- _Exercise_:
From the records below, please repeat exactly the line that has "United States, site sanjuan_2016_Unit103_Ivan040.", the line that has "common name: gray squirrel", and every line between them, and nothing else.

- _Dataset entries_:
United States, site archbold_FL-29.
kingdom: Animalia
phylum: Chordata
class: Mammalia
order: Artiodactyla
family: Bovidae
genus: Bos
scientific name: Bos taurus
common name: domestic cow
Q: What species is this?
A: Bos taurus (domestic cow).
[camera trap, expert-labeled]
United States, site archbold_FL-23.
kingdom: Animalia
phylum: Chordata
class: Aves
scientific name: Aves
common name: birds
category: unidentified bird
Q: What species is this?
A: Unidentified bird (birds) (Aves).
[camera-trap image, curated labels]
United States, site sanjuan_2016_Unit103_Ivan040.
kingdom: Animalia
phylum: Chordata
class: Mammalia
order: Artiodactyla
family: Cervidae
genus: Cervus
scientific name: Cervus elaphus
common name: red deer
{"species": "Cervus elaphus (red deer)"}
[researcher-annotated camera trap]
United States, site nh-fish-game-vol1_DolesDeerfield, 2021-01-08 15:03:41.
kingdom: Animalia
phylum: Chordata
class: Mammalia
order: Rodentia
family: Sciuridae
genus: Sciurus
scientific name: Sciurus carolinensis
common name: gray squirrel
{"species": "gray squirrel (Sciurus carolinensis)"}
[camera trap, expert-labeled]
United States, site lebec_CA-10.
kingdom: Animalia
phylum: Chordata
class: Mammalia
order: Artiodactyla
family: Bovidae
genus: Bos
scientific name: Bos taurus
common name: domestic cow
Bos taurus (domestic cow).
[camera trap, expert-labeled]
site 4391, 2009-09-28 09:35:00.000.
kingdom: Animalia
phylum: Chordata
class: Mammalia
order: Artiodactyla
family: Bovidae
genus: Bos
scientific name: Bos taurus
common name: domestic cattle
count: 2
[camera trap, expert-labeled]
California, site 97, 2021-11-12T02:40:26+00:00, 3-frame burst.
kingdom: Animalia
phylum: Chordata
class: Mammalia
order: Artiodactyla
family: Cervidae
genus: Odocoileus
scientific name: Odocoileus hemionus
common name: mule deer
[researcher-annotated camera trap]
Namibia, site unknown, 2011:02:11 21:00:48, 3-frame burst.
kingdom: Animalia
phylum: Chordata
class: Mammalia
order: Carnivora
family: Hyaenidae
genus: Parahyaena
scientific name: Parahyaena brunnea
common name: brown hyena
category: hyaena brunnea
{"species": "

- _Your response_:
United States, site sanjuan_2016_Unit103_Ivan040.
kingdom: Animalia
phylum: Chordata
class: Mammalia
order: Artiodactyla
family: Cervidae
genus: Cervus
scientific name: Cervus elaphus
common name: red deer
{"species": "Cervus elaphus (red deer)"}
[researcher-annotated camera trap]
United States, site nh-fish-game-vol1_DolesDeerfield, 2021-01-08 15:03:41.
kingdom: Animalia
phylum: Chordata
class: Mammalia
order: Rodentia
family: Sciuridae
genus: Sciurus
scientific name: Sciurus carolinensis
common name: gray squirrel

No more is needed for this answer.